Y a veces pienso que un vínculo entre ellos, casi tan fuerte como su devoción a la causa de los trabajadores, era su inmenso sentido del humor. Seguramente dos personas nunca disfrutaron más una broma que estos dos. Muchas veces los vi —especialmente si la ocasión exigía decoro y seriedad— reírse hasta que las lágrimas les corrieran por las mejillas, pero incluso los que se sorprendían por esa horrible frivolidad no podían más que elegir reírse con ellos. Y cuántas veces noté que no se atrevían a mirarse, sabiendo que una vez que lo hicieran se reirían sin control. Ver a estos dos con los ojos fijos en nada más que en el otro, como si fueren escolares, sofocados por una risa reprimida que al final a pesar de todos los esfuerzos brotaría, es un recuerdo que no cambiaría por todos los millones que a veces se me atribuyen haber heredado. Sí, a pesar de todo el sufrimiento, los dolores y las decepciones eran una pareja feliz, y el amargado Júpiter Tronante no es más que una ficción de la burguesía. Y si durante los años de lucha hubo muchas desilusiones, si se enfrentaban a una inmensa ingratitud, tenían lo que pocos tienen, una amistad real. Ahí donde se conoce el nombre de Marx, también se conoce el de Frederick Engels. Y los que conocieron a Marx en su casa, también recuerdan el nombre de la mujer más noble que alguna vez vivió, el honorable nombre de Helene Demuth.

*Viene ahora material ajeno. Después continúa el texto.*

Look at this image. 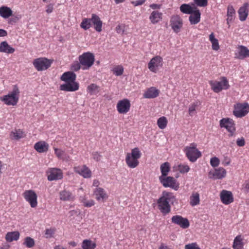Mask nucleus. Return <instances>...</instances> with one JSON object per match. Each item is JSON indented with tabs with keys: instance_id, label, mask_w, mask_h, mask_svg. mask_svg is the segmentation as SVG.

A los que estudian la naturaleza humana no les parecerá extraño que este hombre, que era un luchador, haya sido al mismo tiempo el más amable y gentil de todos. Entenderán que podía odiar con tanta intensidad solo porque podía amar con la misma profundidad; que si su pluma incisiva podía aprisionar un alma en el infierno con tanta seguridad como el mismo Dante, es porque era tierno y sincero; si su humor sarcástico podía morder como ácido corrosivo, ese mismo humor podía ser un bálsamo para los que estaban afligidos y en problemas.

Mi madre murió en diciembre de 1881. Él, que nunca había estado separado de ella en la vida, la acompañó en la muerte quince meses después. Luego de la intermitente fiebre de la vida, ahora duermen bien. Si ella era una mujer ideal, él, bueno, él «era un hombre, ni más ni menos, como no volveremos a ver».[3]The Tragedy of Hamlet, Prince of Denmark (1611, La tragedia de Hamlet, príncipe de Dinamarca), acto 1, escena 2, de William Shakespeare.

Notas

Notas
1 Publicado originalmente en Viena como Karl Marx. Lose Blätter, en el Österreicher Arbeiter-Kalendar für das Jahr 1895, págs. 51-54.
2 Any Wife to Any Husband (1855, Cualquier esposa para cualquier marido), estrofa 11, de Robert Browning.
3 The Tragedy of Hamlet, Prince of Denmark (1611, La tragedia de Hamlet, príncipe de Dinamarca), acto 1, escena 2, de William Shakespeare.